[Saved data entries]
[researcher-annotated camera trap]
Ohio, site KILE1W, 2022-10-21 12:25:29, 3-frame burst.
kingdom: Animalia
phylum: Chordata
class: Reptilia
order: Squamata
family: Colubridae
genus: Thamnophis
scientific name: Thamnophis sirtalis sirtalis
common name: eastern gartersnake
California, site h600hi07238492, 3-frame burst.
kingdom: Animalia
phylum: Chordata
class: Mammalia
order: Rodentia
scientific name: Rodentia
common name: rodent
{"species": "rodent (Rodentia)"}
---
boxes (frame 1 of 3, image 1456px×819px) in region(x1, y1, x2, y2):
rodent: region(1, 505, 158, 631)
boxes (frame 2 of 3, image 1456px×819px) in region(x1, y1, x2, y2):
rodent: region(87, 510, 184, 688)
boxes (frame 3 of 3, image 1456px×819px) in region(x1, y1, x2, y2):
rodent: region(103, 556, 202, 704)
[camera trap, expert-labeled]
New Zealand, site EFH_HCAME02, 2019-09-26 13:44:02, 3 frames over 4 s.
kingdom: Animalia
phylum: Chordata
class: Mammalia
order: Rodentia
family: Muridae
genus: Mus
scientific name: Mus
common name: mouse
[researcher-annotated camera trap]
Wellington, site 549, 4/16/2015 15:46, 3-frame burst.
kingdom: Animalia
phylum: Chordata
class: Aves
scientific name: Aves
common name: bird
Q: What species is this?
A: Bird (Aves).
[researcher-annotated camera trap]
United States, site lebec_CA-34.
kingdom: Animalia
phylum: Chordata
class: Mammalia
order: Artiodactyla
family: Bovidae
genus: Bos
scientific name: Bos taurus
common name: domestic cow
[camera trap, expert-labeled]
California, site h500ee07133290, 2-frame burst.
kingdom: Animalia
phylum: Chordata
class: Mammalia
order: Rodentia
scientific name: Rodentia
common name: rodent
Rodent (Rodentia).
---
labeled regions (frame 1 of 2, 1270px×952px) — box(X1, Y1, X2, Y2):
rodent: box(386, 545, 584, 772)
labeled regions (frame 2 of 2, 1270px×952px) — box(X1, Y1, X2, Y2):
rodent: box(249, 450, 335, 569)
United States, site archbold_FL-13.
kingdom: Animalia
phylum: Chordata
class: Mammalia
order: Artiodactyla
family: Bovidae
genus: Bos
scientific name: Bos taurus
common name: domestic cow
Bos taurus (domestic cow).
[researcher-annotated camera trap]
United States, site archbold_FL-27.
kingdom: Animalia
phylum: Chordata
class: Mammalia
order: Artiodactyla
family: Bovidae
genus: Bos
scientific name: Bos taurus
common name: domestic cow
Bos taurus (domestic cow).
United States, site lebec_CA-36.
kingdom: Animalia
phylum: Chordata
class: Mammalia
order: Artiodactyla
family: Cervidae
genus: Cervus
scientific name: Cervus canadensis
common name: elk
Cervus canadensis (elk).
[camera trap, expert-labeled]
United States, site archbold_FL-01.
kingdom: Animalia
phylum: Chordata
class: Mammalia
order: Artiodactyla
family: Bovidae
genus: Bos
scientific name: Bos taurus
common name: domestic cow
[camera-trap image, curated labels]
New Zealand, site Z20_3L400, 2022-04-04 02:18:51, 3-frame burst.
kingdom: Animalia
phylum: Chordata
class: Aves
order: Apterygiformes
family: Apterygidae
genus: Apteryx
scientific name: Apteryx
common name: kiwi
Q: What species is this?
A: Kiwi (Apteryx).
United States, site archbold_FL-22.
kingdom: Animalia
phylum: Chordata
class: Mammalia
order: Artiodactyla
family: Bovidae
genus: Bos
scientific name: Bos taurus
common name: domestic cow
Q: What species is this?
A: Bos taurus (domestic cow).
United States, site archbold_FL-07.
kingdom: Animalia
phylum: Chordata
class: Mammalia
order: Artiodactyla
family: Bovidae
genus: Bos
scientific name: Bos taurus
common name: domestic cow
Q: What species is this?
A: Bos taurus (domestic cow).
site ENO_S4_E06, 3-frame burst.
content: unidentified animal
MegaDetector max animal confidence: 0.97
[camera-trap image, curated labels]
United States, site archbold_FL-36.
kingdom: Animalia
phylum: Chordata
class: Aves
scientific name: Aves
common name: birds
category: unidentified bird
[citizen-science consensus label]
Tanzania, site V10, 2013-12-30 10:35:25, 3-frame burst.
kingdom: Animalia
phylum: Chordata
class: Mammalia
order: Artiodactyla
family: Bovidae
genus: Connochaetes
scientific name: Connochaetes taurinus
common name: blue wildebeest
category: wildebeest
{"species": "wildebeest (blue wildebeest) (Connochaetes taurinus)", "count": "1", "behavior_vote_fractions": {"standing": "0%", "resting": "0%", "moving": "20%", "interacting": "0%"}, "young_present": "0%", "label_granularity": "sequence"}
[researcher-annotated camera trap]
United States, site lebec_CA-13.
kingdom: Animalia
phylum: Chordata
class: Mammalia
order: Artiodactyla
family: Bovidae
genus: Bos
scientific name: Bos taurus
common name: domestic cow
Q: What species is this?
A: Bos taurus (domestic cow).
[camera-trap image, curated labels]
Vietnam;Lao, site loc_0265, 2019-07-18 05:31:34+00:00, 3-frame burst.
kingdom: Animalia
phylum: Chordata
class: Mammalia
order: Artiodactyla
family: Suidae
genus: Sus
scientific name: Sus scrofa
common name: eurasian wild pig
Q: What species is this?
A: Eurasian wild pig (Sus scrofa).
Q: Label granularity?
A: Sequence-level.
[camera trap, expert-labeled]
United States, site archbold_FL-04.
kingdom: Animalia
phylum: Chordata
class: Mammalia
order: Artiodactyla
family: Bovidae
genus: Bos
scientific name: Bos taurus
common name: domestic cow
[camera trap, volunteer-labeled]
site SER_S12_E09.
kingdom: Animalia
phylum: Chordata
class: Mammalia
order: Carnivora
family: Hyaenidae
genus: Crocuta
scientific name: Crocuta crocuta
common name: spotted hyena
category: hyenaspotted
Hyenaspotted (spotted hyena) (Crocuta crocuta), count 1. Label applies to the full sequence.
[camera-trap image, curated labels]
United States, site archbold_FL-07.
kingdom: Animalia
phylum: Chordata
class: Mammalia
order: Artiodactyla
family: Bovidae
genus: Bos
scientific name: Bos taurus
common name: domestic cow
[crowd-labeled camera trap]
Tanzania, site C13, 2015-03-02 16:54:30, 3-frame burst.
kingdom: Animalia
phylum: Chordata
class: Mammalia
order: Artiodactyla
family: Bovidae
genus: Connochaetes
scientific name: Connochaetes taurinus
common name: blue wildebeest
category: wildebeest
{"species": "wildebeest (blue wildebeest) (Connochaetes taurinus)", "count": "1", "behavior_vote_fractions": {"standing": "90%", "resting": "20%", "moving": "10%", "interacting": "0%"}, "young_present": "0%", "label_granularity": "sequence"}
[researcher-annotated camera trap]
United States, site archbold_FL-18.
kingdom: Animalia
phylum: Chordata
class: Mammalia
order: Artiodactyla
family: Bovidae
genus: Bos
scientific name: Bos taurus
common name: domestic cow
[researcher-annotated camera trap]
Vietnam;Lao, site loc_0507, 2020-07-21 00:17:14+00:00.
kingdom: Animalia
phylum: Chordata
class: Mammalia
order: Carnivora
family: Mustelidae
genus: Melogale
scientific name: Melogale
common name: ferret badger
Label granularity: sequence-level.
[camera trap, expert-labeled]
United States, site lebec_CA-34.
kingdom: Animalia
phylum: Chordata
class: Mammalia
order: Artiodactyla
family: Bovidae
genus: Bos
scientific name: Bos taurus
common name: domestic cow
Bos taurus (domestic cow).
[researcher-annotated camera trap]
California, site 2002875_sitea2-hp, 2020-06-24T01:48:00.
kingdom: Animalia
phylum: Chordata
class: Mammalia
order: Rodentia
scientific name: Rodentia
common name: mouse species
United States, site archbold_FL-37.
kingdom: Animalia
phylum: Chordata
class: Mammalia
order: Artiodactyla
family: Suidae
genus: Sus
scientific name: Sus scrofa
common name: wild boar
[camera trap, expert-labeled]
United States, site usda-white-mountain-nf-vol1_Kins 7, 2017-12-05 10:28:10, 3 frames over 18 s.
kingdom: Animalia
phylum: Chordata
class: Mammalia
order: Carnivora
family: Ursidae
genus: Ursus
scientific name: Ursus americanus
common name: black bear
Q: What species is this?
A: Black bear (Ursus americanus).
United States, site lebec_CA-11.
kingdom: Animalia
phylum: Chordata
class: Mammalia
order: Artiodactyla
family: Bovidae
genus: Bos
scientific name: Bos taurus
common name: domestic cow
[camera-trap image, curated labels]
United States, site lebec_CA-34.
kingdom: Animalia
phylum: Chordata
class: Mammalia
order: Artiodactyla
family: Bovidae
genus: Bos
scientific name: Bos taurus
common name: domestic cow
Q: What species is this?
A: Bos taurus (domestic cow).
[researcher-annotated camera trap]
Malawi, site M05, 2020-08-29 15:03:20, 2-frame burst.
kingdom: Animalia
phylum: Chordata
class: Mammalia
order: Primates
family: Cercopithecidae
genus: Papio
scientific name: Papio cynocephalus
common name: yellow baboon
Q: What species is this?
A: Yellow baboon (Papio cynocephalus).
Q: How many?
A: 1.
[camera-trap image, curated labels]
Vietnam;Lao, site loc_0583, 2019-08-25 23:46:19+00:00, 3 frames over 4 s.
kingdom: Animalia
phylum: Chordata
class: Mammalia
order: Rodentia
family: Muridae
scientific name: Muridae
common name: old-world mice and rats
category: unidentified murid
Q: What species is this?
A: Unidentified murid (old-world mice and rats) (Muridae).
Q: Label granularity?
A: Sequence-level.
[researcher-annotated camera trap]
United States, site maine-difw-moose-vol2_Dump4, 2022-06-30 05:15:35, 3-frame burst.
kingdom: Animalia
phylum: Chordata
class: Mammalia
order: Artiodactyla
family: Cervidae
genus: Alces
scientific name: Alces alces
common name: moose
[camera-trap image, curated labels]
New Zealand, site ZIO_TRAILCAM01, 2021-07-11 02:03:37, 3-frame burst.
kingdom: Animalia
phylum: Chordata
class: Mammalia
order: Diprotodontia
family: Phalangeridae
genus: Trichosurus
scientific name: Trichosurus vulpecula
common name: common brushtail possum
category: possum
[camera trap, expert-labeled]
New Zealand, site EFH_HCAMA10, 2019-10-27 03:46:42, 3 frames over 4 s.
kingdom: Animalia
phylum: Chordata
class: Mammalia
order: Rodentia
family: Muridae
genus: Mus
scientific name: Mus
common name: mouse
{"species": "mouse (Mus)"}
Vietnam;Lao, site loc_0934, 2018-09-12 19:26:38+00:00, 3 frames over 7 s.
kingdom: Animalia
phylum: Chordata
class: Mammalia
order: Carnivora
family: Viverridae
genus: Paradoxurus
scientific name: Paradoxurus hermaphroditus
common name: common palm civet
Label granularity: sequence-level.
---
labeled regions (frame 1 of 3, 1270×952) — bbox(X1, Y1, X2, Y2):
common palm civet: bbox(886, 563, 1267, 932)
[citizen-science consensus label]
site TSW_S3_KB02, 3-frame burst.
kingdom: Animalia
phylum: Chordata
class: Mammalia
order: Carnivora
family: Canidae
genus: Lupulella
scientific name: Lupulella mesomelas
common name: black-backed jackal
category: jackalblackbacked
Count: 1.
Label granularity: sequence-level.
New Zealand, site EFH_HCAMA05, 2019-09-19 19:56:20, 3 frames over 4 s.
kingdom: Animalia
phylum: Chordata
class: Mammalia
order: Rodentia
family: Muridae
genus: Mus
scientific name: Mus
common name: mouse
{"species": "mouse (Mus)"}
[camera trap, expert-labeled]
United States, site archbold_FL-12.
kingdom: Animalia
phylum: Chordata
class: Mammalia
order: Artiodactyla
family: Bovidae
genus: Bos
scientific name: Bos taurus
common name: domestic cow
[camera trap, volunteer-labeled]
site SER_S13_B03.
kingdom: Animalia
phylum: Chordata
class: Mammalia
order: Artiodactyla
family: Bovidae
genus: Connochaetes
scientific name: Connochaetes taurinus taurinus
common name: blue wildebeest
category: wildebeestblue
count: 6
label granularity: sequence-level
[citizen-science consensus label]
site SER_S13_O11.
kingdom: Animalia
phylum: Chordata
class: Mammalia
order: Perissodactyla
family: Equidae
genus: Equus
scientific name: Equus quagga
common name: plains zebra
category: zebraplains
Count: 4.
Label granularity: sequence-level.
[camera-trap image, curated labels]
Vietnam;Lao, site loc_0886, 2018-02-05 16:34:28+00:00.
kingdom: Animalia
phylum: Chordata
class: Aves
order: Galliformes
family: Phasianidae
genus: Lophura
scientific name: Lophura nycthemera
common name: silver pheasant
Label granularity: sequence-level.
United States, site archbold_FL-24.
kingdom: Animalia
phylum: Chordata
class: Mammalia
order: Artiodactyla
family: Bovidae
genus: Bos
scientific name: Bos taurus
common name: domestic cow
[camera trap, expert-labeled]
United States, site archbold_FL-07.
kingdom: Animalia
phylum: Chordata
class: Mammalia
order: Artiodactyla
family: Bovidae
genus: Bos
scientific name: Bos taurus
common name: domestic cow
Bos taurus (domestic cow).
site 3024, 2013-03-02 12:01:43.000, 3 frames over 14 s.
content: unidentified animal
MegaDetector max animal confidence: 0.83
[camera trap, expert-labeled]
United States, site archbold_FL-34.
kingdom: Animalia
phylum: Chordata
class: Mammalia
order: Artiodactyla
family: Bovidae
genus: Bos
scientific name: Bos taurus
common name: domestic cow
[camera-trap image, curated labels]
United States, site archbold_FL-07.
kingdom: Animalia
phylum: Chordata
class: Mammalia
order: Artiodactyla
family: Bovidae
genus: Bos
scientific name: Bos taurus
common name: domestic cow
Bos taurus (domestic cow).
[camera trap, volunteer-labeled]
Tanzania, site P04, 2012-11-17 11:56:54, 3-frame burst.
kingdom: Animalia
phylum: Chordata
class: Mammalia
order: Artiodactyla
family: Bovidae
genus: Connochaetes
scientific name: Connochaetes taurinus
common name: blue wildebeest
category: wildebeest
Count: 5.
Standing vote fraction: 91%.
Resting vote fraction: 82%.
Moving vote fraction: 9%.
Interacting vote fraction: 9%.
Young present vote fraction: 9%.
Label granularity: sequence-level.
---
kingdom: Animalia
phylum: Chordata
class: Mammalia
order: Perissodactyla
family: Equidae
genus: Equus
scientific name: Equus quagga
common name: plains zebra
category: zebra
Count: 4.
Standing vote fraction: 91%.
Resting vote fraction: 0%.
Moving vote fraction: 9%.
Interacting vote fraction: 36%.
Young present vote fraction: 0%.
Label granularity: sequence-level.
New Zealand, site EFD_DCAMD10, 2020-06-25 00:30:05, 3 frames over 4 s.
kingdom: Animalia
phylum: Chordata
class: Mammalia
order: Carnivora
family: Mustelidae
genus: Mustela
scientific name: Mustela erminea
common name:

Task directions ▸
Extract each line holding the word "confidence" from the records.

Solution to this exercise ▸
MegaDetector max animal confidence: 0.97
MegaDetector max animal confidence: 0.83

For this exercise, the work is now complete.